* _What is expected_:
Repeat exactly the lines from the one containing "How far away from where" through the last line of the records below, both included, and nothing else.

-- start --

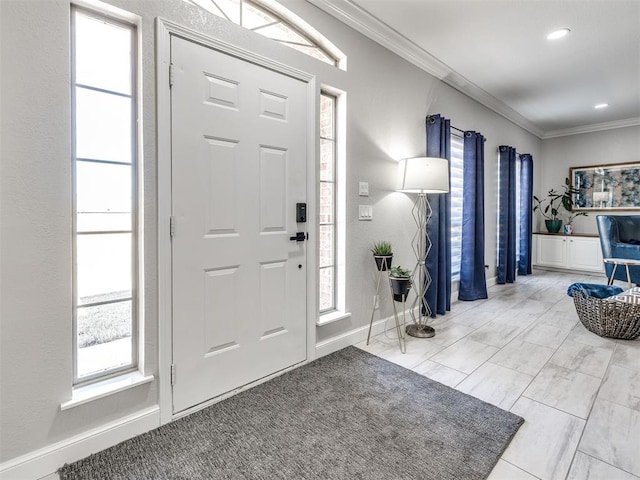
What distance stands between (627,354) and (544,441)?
66.8 inches

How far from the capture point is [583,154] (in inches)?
252

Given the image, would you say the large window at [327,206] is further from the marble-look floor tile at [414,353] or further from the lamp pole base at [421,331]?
the lamp pole base at [421,331]

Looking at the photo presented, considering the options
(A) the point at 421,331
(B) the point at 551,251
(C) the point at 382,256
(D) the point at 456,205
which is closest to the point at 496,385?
(A) the point at 421,331

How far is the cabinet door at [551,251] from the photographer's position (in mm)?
6277

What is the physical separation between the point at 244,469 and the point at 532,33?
405cm

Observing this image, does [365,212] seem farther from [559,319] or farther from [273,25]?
[559,319]

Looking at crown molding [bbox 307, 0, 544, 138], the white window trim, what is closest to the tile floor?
the white window trim

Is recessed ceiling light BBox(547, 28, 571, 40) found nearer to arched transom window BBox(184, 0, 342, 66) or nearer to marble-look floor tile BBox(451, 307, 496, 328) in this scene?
arched transom window BBox(184, 0, 342, 66)

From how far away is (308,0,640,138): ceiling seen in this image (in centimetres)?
265

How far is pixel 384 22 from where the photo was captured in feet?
9.27

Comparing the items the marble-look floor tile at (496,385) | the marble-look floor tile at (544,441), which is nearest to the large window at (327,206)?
the marble-look floor tile at (496,385)

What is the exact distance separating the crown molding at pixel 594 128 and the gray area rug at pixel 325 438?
659 cm

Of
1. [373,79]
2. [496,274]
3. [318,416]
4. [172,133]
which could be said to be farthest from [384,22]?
[496,274]

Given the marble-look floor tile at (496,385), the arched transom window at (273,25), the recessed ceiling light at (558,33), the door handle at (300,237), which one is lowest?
the marble-look floor tile at (496,385)
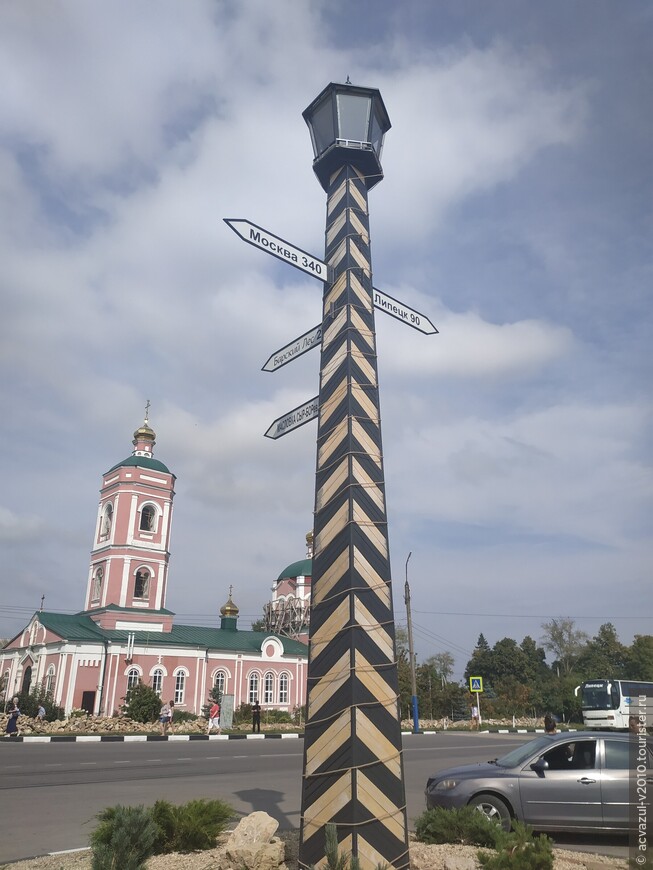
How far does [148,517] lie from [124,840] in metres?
36.5

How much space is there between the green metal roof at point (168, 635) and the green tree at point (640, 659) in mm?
38510

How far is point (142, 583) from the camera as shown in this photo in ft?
128

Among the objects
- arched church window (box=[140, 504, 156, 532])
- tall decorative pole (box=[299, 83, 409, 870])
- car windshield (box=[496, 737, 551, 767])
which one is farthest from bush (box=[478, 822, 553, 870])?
arched church window (box=[140, 504, 156, 532])

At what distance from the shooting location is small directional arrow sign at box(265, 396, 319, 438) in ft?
22.1

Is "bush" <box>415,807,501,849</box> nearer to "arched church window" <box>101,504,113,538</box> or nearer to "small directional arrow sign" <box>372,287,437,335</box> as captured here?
"small directional arrow sign" <box>372,287,437,335</box>

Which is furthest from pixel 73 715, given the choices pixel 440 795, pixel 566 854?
pixel 566 854

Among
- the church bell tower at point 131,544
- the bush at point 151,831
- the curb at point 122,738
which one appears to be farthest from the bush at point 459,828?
the church bell tower at point 131,544

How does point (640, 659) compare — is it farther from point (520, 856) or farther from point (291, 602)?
point (520, 856)

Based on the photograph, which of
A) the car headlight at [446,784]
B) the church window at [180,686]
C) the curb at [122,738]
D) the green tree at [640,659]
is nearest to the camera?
the car headlight at [446,784]

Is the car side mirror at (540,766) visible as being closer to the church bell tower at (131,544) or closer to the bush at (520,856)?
the bush at (520,856)

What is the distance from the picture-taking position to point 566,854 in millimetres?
6074

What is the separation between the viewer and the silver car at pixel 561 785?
23.8ft

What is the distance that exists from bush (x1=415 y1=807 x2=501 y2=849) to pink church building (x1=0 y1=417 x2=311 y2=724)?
30.4m

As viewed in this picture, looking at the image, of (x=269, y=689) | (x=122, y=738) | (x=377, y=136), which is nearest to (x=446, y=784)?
(x=377, y=136)
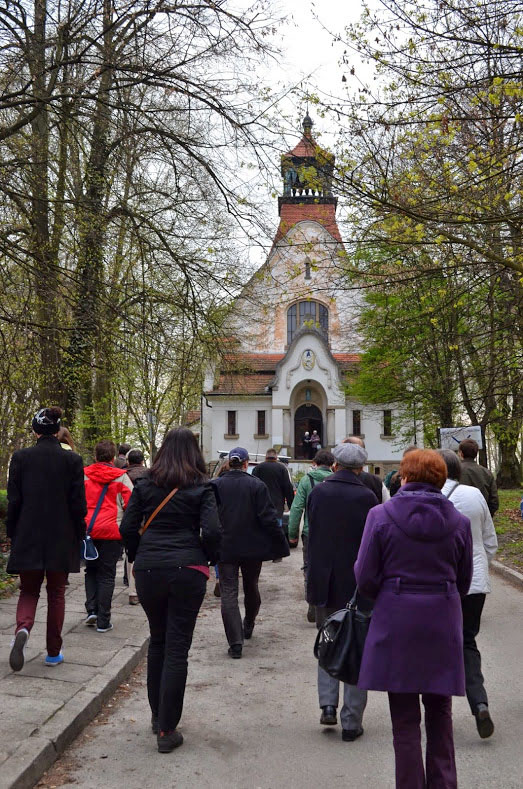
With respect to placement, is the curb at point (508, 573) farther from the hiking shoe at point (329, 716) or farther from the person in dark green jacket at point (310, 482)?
the hiking shoe at point (329, 716)

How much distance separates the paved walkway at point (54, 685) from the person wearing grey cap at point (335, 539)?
1718mm

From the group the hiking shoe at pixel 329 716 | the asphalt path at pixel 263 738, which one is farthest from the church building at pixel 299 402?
the hiking shoe at pixel 329 716

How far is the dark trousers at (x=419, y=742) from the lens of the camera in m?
3.82

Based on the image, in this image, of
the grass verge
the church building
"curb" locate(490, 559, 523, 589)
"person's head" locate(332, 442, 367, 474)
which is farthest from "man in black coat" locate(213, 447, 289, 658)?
the church building

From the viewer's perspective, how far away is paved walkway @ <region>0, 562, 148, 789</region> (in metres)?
4.63


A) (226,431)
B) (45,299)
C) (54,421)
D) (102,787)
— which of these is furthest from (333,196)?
(226,431)

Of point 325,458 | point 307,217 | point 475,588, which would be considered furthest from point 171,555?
point 307,217

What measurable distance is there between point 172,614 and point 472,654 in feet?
6.82

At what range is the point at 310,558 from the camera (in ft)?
19.3

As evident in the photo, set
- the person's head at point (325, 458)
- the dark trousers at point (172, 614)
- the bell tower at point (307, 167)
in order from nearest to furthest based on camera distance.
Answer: the dark trousers at point (172, 614) → the person's head at point (325, 458) → the bell tower at point (307, 167)

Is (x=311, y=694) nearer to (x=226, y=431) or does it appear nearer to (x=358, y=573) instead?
(x=358, y=573)

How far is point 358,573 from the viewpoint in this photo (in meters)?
4.04

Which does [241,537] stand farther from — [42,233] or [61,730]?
[42,233]

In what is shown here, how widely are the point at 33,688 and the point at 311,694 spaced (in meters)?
2.16
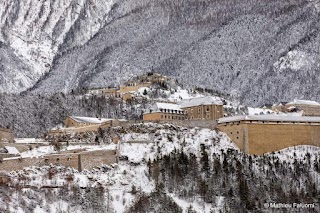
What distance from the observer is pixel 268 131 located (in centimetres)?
10519

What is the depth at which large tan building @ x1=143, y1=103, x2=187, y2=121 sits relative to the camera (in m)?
115

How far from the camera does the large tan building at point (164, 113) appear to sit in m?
115

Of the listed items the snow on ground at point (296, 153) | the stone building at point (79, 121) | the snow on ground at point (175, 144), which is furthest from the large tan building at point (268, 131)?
the stone building at point (79, 121)

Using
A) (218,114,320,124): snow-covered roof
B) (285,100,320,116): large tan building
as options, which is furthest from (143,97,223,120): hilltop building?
(285,100,320,116): large tan building

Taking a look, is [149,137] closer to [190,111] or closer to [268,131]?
[268,131]

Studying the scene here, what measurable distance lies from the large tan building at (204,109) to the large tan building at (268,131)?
468 inches

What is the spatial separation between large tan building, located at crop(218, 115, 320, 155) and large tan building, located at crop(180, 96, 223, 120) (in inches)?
468

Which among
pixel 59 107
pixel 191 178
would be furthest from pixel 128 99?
pixel 191 178

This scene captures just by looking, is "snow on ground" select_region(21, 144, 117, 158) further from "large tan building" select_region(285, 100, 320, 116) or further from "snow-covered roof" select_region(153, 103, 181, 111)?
"large tan building" select_region(285, 100, 320, 116)

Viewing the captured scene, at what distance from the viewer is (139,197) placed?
290 feet

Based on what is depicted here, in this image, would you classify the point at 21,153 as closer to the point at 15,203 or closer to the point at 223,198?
the point at 15,203

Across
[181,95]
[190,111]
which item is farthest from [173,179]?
[181,95]

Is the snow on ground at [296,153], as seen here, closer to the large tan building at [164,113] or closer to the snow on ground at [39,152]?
the large tan building at [164,113]

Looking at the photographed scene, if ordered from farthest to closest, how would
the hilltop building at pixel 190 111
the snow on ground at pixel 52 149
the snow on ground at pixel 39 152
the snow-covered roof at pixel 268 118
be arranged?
the hilltop building at pixel 190 111
the snow-covered roof at pixel 268 118
the snow on ground at pixel 52 149
the snow on ground at pixel 39 152
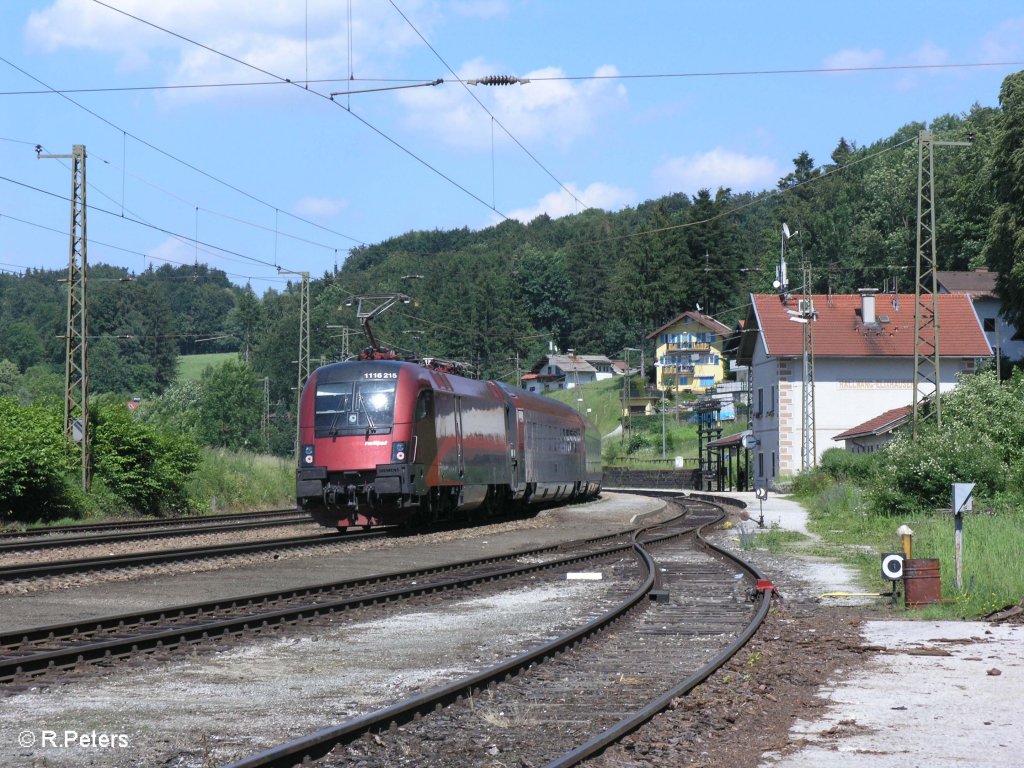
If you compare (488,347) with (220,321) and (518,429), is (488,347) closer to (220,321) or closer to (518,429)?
(220,321)

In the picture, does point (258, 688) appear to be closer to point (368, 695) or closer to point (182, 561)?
point (368, 695)

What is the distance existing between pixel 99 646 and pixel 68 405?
2317 centimetres

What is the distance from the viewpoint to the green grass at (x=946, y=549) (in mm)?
14078

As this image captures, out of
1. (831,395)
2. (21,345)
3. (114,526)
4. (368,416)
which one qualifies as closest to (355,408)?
(368,416)

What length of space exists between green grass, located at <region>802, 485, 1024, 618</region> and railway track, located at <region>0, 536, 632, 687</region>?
5948mm

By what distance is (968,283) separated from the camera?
8600 centimetres

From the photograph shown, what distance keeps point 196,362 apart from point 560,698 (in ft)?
510

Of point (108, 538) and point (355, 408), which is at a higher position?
point (355, 408)

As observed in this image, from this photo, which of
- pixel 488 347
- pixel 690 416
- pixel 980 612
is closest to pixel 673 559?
pixel 980 612

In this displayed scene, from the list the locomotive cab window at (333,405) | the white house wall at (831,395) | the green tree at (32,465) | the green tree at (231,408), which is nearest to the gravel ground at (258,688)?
the locomotive cab window at (333,405)

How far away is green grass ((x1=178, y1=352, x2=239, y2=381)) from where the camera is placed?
151m

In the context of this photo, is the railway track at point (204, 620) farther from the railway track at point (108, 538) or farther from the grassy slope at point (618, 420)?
the grassy slope at point (618, 420)

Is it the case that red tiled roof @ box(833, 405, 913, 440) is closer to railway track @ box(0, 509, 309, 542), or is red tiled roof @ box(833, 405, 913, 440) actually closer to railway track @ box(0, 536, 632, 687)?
railway track @ box(0, 509, 309, 542)

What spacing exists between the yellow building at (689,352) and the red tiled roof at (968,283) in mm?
34674
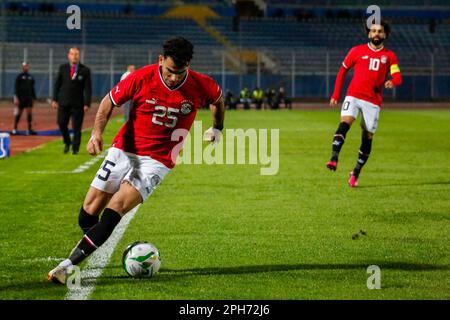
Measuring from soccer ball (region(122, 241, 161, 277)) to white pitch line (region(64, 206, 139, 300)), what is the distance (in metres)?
0.28

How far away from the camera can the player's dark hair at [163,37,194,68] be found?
25.2 ft

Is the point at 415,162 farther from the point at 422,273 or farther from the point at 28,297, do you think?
the point at 28,297

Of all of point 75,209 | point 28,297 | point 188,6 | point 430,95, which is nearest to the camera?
point 28,297

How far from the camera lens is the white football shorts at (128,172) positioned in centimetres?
796

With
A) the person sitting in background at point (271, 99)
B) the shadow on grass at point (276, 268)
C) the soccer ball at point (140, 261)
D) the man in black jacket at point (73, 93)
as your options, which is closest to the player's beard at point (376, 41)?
the shadow on grass at point (276, 268)

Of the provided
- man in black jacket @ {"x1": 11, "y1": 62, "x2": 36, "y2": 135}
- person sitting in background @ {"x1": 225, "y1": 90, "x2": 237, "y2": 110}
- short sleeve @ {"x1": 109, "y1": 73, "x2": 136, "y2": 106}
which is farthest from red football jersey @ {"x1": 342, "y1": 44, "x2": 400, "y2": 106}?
person sitting in background @ {"x1": 225, "y1": 90, "x2": 237, "y2": 110}

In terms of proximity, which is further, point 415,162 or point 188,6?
point 188,6

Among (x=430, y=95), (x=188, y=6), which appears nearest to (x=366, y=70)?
(x=430, y=95)

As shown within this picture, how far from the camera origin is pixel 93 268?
827 cm

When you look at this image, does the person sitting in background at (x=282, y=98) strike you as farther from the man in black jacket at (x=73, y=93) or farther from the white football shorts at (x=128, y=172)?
the white football shorts at (x=128, y=172)

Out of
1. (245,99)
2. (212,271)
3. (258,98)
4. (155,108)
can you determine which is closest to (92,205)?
(155,108)

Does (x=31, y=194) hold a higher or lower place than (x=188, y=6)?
lower

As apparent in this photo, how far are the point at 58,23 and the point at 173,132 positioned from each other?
6216cm

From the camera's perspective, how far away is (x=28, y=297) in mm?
7086
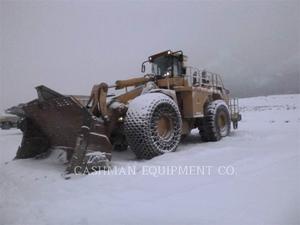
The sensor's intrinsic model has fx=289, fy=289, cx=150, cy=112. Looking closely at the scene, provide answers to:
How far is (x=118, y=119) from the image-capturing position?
493 centimetres

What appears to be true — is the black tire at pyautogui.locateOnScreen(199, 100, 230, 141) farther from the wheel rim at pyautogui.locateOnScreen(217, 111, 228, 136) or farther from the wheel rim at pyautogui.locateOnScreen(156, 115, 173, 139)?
the wheel rim at pyautogui.locateOnScreen(156, 115, 173, 139)

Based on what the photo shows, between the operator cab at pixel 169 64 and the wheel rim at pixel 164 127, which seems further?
the operator cab at pixel 169 64

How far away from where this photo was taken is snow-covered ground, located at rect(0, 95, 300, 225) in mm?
2400

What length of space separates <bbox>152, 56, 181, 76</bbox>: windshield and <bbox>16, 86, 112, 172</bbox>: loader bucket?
2907 mm

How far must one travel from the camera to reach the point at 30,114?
5121mm

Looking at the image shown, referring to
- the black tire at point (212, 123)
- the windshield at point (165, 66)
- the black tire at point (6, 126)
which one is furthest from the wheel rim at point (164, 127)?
the black tire at point (6, 126)

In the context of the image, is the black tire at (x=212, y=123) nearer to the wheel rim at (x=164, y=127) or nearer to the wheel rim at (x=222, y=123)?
the wheel rim at (x=222, y=123)

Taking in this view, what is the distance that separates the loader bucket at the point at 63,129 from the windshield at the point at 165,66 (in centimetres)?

-- end --

* _Output of the exercise_:
How far away from where this photo was taken is snow-covered ground, located at rect(0, 95, 300, 225) in mm?
2400

What length of space separates <bbox>152, 56, 181, 76</bbox>: windshield and <bbox>16, 86, 112, 172</bbox>: loader bucket?
2907 mm

How far must one travel from the camera to reach the point at 30,114?
5121mm

Looking at the image shown, referring to
- the black tire at point (212, 123)
- the windshield at point (165, 66)
- the black tire at point (6, 126)
which one is furthest from the wheel rim at point (164, 127)?
the black tire at point (6, 126)

In the context of the image, is the black tire at (x=212, y=123) nearer to the wheel rim at (x=164, y=127) or nearer to the wheel rim at (x=222, y=123)?
the wheel rim at (x=222, y=123)

Taking in this view, what is the distance that separates the loader bucket at the point at 63,129 from the windshield at the point at 165,66 (in centimetres)?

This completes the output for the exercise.